WRITTEN REQUEST -> Count the lines in the items below that contain the word "metal", and reply with only that number.

[Records from a spatial question set]
::::::::

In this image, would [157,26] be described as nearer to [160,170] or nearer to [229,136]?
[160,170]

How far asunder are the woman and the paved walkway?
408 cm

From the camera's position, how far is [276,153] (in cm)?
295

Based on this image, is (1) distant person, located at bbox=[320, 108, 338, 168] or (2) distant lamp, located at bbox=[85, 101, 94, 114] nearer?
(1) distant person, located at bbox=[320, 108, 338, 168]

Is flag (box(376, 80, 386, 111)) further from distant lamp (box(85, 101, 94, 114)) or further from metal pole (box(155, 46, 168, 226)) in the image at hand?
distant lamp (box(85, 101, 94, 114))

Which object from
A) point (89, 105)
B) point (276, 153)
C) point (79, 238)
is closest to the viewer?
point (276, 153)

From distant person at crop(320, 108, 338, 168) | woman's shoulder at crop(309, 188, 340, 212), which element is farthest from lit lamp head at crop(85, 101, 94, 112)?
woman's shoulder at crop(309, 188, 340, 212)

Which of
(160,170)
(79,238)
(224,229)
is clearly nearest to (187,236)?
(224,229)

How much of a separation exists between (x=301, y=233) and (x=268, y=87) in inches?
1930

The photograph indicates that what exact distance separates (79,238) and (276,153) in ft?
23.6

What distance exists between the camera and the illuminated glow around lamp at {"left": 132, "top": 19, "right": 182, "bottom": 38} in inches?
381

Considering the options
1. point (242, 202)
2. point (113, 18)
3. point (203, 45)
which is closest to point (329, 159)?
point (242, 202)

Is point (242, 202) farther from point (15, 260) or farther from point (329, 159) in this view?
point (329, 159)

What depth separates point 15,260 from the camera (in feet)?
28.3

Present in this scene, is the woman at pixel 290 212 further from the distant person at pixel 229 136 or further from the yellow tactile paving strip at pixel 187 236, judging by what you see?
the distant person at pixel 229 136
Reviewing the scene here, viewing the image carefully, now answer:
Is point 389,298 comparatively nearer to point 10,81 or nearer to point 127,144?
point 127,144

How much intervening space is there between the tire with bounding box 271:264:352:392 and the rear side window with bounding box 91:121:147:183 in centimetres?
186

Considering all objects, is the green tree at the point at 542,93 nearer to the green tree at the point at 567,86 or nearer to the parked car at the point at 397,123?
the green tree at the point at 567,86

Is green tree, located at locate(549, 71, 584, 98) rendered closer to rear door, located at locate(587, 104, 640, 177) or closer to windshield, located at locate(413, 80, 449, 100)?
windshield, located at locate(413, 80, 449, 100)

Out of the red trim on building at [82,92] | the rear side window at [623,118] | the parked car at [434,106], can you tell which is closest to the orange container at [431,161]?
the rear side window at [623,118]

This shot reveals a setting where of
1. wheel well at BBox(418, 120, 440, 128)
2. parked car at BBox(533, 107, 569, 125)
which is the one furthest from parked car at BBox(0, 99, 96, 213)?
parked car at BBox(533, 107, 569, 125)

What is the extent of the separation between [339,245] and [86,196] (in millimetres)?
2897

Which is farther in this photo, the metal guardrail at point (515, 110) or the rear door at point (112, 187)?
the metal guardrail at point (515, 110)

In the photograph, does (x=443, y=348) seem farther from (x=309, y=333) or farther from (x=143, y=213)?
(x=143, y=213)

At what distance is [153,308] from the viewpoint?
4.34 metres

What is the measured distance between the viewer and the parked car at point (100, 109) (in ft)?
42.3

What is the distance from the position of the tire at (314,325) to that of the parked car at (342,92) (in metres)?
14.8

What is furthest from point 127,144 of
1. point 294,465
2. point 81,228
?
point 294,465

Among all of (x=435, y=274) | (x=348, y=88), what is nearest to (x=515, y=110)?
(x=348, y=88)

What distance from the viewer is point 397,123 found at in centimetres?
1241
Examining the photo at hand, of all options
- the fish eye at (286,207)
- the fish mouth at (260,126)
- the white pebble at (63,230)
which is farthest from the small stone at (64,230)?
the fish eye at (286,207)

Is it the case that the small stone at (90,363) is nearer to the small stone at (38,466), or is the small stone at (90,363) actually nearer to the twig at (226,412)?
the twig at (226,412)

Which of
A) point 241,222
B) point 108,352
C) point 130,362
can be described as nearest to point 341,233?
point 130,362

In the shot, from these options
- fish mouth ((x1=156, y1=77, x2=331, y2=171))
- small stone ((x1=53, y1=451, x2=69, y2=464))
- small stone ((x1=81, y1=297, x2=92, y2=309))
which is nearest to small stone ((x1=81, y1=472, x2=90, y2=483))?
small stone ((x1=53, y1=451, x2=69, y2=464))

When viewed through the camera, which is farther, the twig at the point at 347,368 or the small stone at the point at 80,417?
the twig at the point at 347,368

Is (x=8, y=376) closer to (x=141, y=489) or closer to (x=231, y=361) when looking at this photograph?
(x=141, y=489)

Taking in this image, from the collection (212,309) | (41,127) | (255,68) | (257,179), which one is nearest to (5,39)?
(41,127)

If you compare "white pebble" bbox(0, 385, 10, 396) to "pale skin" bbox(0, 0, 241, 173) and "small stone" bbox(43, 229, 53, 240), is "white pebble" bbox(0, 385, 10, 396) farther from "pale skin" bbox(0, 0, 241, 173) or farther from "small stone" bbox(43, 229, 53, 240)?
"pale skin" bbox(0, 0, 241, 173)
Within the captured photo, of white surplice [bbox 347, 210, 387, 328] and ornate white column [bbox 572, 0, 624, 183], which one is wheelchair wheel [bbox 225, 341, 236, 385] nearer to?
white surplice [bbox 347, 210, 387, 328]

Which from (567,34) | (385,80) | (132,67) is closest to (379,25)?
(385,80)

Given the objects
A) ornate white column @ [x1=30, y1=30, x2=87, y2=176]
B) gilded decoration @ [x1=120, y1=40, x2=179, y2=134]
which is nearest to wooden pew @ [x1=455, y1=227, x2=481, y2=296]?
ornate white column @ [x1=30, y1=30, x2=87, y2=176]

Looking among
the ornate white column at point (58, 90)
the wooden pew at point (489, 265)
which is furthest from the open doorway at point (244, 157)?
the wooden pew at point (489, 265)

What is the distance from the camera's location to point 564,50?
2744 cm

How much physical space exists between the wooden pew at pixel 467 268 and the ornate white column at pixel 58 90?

::::::::

RIGHT ANSWER -> 3